In 2017, the Baldwin County Virtual School met state benchmarks to become a standalone school as well. The school had more than 250 students enrolled and was now eligible to hire an administrative staff and begin searching for a permanent home. Virtual School Assistant Principal Jacque Helms said the slow climb to that goal was intentional.

“We wanted to grow small so we could still keep individual contact with our students,” she said.

Last year, enrollment number jumped to 346 students from every corner of Baldwin County in grades seventh through twelfth. Coastal Alabama hosts virtual students on its campuses in Fairhope, Bay Minette and Gulf Shores and the schools’ nine teachers rotate between the locations throughout the week.

As the school grows, the individual attention remains. While other virtual schools in Alabama accept students from any county, the Baldwin County Virtual School only accepts students who live within Baldwin County.

“We want to have that personal relationship,” Helms said. “Other virtual schools tend to be open to everybody so you are truly virtual. We are more hybrid or blended because we do a lot of face to face, emailing and texting.

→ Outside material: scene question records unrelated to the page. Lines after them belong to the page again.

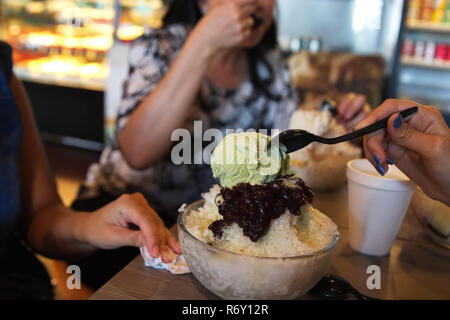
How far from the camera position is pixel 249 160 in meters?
0.60

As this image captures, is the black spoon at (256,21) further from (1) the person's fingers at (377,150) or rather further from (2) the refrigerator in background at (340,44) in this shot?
(2) the refrigerator in background at (340,44)

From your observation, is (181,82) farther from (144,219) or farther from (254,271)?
(254,271)

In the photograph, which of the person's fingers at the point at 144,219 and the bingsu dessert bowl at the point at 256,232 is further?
the person's fingers at the point at 144,219

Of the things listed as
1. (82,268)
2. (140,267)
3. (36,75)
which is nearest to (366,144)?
(140,267)

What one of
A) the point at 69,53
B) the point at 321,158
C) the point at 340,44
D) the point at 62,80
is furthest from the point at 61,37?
the point at 321,158

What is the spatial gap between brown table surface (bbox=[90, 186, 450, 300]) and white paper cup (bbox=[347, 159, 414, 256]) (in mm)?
18

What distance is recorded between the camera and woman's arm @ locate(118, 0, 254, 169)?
1.24 metres

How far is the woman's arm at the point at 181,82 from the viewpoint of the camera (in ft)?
4.06

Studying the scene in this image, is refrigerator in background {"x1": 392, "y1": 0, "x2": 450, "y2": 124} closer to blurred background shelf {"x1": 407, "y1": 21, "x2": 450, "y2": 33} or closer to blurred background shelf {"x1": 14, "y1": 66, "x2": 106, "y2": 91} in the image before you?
blurred background shelf {"x1": 407, "y1": 21, "x2": 450, "y2": 33}

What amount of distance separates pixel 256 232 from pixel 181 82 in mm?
810

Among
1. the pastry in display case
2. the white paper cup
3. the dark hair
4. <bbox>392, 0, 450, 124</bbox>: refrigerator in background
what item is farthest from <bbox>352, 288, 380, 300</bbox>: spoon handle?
the pastry in display case

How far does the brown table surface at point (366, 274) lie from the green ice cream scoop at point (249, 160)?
3.9 inches

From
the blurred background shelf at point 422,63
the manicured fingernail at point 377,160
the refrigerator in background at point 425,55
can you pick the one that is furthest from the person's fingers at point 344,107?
the blurred background shelf at point 422,63

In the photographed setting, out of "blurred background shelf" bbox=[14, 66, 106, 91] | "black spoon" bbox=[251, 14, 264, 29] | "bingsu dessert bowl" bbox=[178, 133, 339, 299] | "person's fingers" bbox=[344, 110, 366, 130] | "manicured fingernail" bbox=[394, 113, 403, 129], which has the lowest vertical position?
"blurred background shelf" bbox=[14, 66, 106, 91]
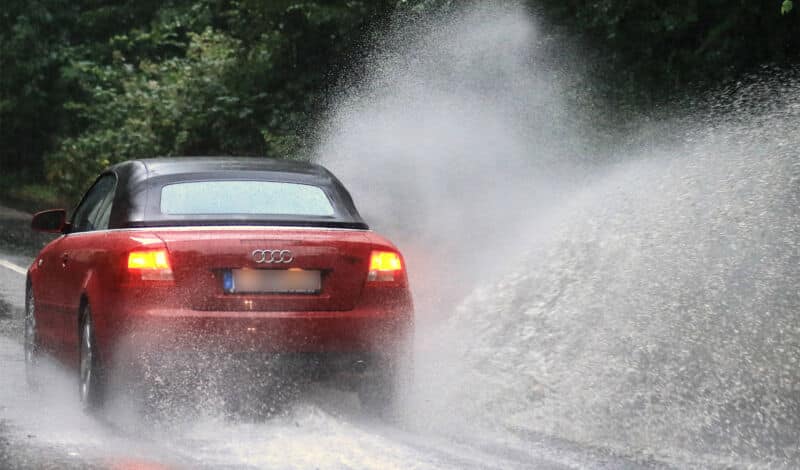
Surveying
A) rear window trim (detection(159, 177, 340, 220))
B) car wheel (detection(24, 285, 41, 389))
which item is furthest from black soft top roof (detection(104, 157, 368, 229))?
car wheel (detection(24, 285, 41, 389))

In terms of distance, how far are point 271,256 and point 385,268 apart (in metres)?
0.71

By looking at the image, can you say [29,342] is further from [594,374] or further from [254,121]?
[254,121]

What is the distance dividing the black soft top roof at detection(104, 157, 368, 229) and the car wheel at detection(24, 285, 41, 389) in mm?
1465

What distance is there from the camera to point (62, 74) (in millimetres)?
30328

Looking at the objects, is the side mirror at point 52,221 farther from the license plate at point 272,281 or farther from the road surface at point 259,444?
the license plate at point 272,281

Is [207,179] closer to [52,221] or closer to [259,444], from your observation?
[52,221]

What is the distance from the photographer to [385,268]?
7.80m

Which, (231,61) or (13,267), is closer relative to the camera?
(13,267)

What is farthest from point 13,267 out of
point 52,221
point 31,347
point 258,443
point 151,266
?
point 258,443

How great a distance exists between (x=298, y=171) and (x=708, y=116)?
7275 mm

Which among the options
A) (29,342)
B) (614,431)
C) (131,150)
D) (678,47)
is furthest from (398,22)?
(614,431)

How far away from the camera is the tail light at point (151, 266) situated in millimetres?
7320

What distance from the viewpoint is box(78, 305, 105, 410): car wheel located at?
754cm

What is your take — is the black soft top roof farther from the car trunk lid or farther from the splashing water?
the splashing water
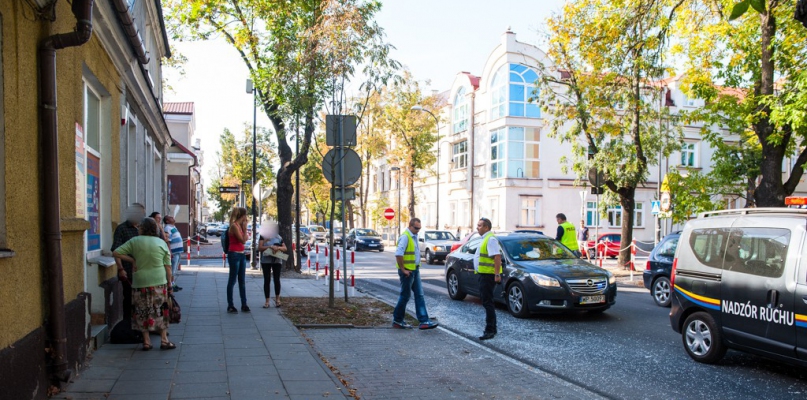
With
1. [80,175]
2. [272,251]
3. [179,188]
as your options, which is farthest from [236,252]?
[179,188]

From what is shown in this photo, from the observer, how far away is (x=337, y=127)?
10.5 m

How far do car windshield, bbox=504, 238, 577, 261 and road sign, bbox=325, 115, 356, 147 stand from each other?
3753 millimetres

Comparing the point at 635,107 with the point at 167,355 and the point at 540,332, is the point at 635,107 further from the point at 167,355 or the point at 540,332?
the point at 167,355

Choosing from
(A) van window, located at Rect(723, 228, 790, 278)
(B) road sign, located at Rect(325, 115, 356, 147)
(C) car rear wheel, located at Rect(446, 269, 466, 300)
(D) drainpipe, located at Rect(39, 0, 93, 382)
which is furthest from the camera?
(C) car rear wheel, located at Rect(446, 269, 466, 300)

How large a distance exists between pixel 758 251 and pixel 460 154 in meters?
38.2

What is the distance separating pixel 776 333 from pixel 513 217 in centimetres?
3218

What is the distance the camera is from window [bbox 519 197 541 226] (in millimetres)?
38925

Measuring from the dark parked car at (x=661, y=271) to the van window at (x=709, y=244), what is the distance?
521 cm

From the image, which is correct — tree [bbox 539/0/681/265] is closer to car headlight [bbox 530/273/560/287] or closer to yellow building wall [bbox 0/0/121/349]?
car headlight [bbox 530/273/560/287]

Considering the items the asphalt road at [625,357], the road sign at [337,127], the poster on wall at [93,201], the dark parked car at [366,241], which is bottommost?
the dark parked car at [366,241]

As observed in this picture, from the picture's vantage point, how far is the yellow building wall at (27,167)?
431 centimetres

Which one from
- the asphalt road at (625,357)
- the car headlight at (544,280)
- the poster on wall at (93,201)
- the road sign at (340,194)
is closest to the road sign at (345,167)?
the road sign at (340,194)

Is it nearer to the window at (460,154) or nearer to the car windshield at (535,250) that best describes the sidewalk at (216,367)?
the car windshield at (535,250)

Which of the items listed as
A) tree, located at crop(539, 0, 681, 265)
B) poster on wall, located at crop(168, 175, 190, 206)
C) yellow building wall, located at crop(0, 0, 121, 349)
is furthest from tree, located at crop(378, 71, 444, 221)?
yellow building wall, located at crop(0, 0, 121, 349)
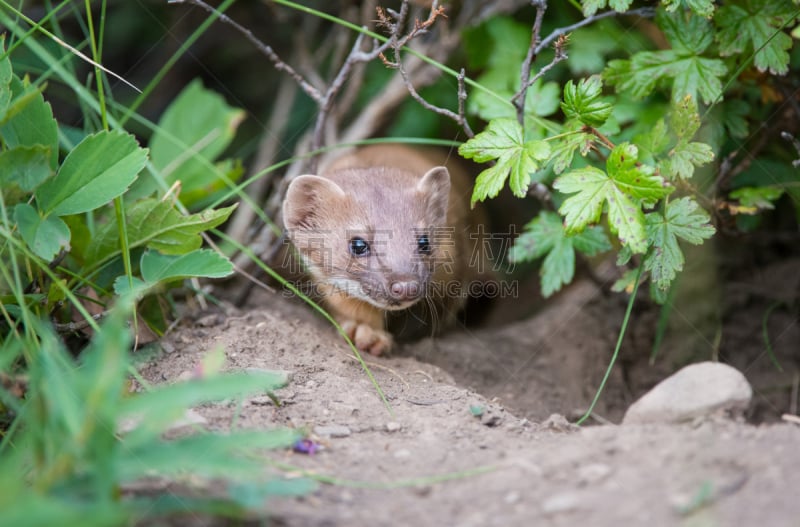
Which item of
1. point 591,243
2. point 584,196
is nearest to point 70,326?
point 584,196

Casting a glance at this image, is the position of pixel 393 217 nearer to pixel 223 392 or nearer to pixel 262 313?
pixel 262 313

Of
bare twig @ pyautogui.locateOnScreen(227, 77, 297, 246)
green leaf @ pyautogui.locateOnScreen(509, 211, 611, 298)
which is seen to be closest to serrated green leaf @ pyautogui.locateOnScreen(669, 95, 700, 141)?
green leaf @ pyautogui.locateOnScreen(509, 211, 611, 298)

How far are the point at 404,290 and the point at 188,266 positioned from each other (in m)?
1.10

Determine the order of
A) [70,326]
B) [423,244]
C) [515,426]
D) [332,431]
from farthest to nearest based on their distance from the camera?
[423,244] → [70,326] → [515,426] → [332,431]

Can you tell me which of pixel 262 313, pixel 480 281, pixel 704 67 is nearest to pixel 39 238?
pixel 262 313

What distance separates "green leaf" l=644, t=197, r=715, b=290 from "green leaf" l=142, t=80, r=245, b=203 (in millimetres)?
2580

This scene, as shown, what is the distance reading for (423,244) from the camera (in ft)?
14.5

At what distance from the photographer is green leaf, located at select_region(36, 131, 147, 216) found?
319 centimetres

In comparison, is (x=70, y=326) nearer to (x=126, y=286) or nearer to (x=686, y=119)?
(x=126, y=286)

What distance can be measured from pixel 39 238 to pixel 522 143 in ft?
6.74

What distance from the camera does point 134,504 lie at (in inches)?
78.2

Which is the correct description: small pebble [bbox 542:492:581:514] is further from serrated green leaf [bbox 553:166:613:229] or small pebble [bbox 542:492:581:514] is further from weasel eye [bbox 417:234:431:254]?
weasel eye [bbox 417:234:431:254]

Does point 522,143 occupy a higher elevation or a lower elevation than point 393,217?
higher

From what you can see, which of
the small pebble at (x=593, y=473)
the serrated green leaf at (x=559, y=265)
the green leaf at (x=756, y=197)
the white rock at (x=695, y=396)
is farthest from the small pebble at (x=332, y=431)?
the green leaf at (x=756, y=197)
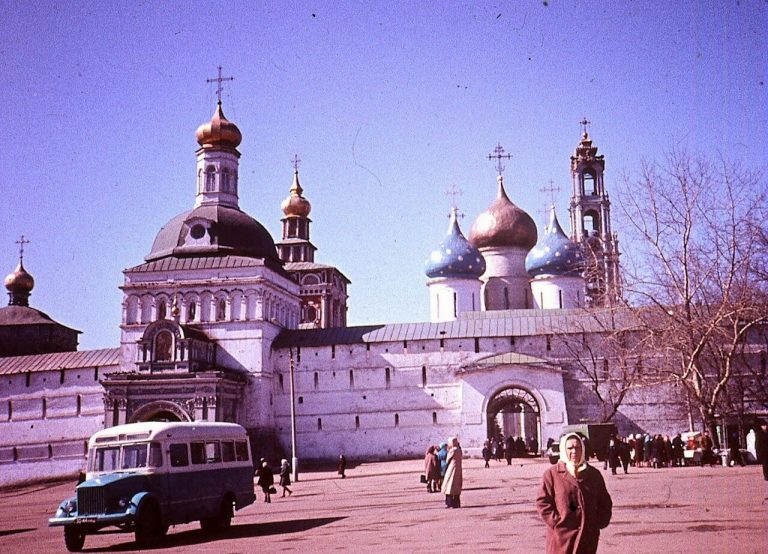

Our teachers personally know them and when falling behind they are their coach, their mentor and the person they can go to and say, ‘I’m kind of stressing, what can I do’,” she said.

She added that the low student population gives instructors more one-on-one time with students.

“They can help them create a plan and think through their activities,” she said. “Most schools have one counselor for 300 kids. Here we have a coach for every 30 kids so that’s a total different concept.”

While students return to their assigned schools to compete in athletics or band, the Virtual School hosts a number of clubs, its own prom and its own graduation ceremony each spring.

Every graduate who crosses that stage knows every teacher standing and applauding them.

“When Anne was accepted early to Boston University she came in and told us and it was so exciting. We all started crying,” Resmondo said. “To have that relationship with your kids and have them want to come in and tell you the great things happening in their lives, it’s amazing. It’s wonderful.”

Helms added, “We watch these kids make it into the schools they want or into the careers they want and they tell us it’s because of virtual school. It’s exciting to be a part of watching these kids make their dreams come true.”